◆ Objective 1:
Reproduce word for word the portion of the Proxy Execution passage from "Proxy Execution provides" up to and including "on that mutex.".
◆ Objective 2:
Using the Proxy Execution passage, answer each question briefly.
(a) Which two scheduling classes does the passage say do not use a linear priority ordering to choose the next task?
(b) In which function does the core of the mechanism reside?
(c) Which scheduler function is used to determine the most important task to run next?
◆ Objective 3:
List every scheduling class named in the Proxy Execution passage.

◆ Document segment:

>> Begin

However, priority-inheritance only really works for interactions
between RT tasks and lower-priority tasks (RT or OTHER), as it
utilizes RT's strict priority ordering. With CFS and DEADLINE
classes, the next task chosen by the scheduler does not use a
linear priority ordering. So a more general solution is needed.

Proxy Execution provides just that: It allows mutex owner to be
run using the entire scheduling-context of tasks that are blocked
waiting on that mutex.

The basic mechanism is implemented by this patch, the core of
which resides in the proxy() function. Tasks blocked on mutexes
are not dequeued, so, if one of them is selected by schedule()
as the next task to be run on a CPU, proxy() is used to walk the
blocked_on relation and find a proxy task (a lock owner) to run
on the lock-waiters behalf (utilizing the lock-waiters
scheduling context).

This can be thought of as similar to rt_mutex priority-
inheritance, but utilizes the scheduler's pick_next_task()
function to determine the most important task to run next, (from
the set of runnable *and* mutex blocked tasks) rather then a
integer priority value. Then the proxy() function finds a
dependent lock owner to run, effecively boosting it by running
with the selected tasks scheduler context.

Here come the tricky bits. In fact, the owner task might be in
all sort of states when a proxy is found (blocked, executing on
a different CPU, etc.). Details on how to handle different
situations are to be found in proxy() code comments.

>> End

◆ Records supplied:
>> Begin

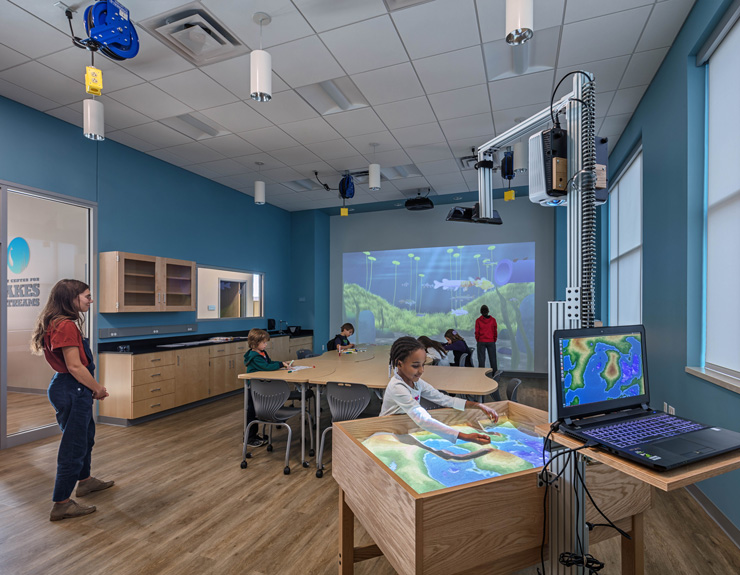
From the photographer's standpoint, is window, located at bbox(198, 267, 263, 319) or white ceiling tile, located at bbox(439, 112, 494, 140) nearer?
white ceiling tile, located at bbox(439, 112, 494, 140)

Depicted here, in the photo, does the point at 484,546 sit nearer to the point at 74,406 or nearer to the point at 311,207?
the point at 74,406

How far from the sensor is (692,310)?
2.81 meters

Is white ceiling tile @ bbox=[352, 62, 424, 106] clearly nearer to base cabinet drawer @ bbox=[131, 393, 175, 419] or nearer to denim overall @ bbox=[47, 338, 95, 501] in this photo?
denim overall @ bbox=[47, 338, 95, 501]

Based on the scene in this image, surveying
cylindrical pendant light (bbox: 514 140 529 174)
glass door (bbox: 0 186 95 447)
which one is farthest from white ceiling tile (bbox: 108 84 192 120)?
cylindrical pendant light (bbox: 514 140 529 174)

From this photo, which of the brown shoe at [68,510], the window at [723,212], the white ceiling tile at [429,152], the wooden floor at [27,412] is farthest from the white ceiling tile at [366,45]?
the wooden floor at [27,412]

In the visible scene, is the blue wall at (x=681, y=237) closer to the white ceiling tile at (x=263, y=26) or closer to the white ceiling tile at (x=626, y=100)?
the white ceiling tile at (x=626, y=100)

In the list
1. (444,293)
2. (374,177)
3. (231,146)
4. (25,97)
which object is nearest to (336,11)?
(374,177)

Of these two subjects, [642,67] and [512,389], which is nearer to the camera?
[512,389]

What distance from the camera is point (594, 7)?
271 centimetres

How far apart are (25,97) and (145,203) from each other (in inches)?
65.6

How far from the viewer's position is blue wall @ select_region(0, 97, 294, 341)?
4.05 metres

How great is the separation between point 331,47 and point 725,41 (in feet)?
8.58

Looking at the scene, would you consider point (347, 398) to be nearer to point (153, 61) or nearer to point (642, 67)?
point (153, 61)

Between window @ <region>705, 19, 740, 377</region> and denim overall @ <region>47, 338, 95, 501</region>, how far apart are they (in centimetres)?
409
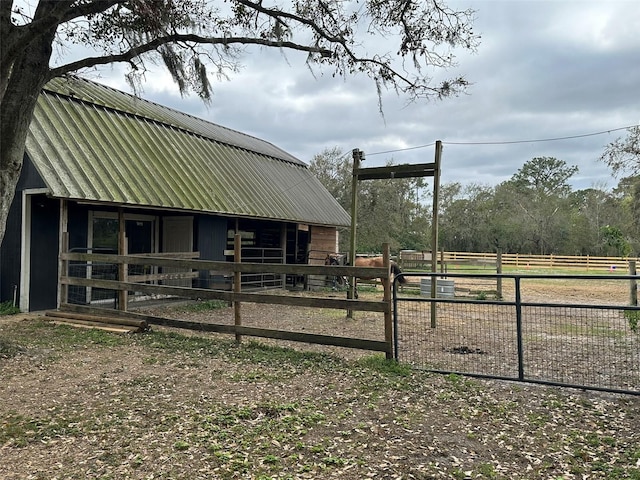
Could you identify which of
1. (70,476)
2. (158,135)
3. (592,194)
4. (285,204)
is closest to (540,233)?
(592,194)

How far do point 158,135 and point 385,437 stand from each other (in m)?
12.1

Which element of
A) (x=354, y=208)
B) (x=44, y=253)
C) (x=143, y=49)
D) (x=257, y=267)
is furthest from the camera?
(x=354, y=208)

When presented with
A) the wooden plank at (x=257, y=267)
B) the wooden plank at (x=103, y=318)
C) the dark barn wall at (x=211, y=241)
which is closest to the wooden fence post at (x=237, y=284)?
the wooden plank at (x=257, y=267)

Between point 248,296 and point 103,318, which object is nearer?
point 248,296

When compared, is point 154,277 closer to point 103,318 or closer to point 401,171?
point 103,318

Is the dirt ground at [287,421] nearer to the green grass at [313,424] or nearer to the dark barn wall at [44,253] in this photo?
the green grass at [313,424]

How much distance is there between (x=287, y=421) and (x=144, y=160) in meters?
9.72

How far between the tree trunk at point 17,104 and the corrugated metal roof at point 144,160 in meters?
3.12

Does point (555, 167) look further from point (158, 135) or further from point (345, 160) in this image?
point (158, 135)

>> End

◆ Full output 1:
Proxy Execution provides just that: It allows mutex owner to be
run using the entire scheduling-context of tasks that are blocked
waiting on that mutex.

◆ Full output 2:
(a) CFS and DEADLINE
(b) proxy()
(c) pick_next_task()

◆ Full output 3:
RT, OTHER, CFS, DEADLINE